I digress. This isn’t post isn’t so much about the possible flaws of the experimental mode, as much as it is understanding how it works, and identifying ways to improve it.

And that finally brings me here…

I started implementing a 3rd motion detection algorithm. I almost hate to call in a new algorithm, because it borrows heavily from the experimental one. The majority of the process above remains the same, and they actually share a lot of the same code. While I tried to avoid (and could have entirely, if I’d tried harder) making any changes to the behavior of the Experimental code, I felt that the changes I did make were beneficial enough to justify.

These changes are two-fold. The first is simply to reject motion that occurs over the entire frame (or over a very, very large portion of it) – if the motion area fills the entire screen, there is likely something wrong (camera has been covered, IR-cut filter, auto-exposure change) – so, I’ve included a “Max. motion area %” parameter. If motion exceeds this, then discard the motion flag on this frame.

In addition to the Max Motion Area, I’ve also modified behavior so that the motion trigger is calculated from the sum of all contour/motion areas in the frame. Previously, this translated to any single motion area that exceeded the minimum percentage would trigger a motion event. This could lead to a non-trigger event if the motion area was segmented (which typically happens as motion contours tend to surround the thing in motion, not enclose it).

I’m on the fence with this one. Described above, a person walking through frame isn’t identified by them being a single blob in motion, but rather a series of blobs that lead, and more commonly trail, in the direction of motion. So having a single motion area that exceeds 5% (or even 1%) is much less common. However, the sum of those areas could easily exceed 5%, and should cause a trigger. The other side of that proverbial coin is that there is no attempt to localize the area of motion (in part to satisfy Max Motion Area). A flurry of large snow-flakes, as an aggregate, could easily exceed the Min Motion Area, but may not exceed the Max Motion Area, and still trigger a motion event that lasts for hours. I like watching snow fall, but not that much! Obviously, this needs more testing under these circumstances to see if it holds up, but so far the results are encouraging.

The second part of the new algorithm attempts to introduce a more “temporal” aspect to the motion evaluation. It does this in two ways.

=======

GIVEN REQUEST 1: In the motion detection post, what parameter did the writer add so that motion covering the entire frame is rejected?
GIVEN REQUEST 2: From the motion detection post, reproduce the passage that begins with the words containing "These changes are" and ends with "not enclose it).".

INFORMATION PROVIDED:
=======

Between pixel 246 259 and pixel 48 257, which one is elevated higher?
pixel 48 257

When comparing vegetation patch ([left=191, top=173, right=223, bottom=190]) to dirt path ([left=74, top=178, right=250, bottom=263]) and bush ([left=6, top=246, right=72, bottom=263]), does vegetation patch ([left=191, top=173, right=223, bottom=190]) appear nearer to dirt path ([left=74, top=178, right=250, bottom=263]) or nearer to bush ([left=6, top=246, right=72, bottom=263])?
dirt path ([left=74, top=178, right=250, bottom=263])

=======

OUTPUT 1: A "Max. motion area %" parameter.

OUTPUT 2:
These changes are two-fold. The first is simply to reject motion that occurs over the entire frame (or over a very, very large portion of it) – if the motion area fills the entire screen, there is likely something wrong (camera has been covered, IR-cut filter, auto-exposure change) – so, I’ve included a “Max. motion area %” parameter. If motion exceeds this, then discard the motion flag on this frame.

In addition to the Max Motion Area, I’ve also modified behavior so that the motion trigger is calculated from the sum of all contour/motion areas in the frame. Previously, this translated to any single motion area that exceeded the minimum percentage would trigger a motion event. This could lead to a non-trigger event if the motion area was segmented (which typically happens as motion contours tend to surround the thing in motion, not enclose it).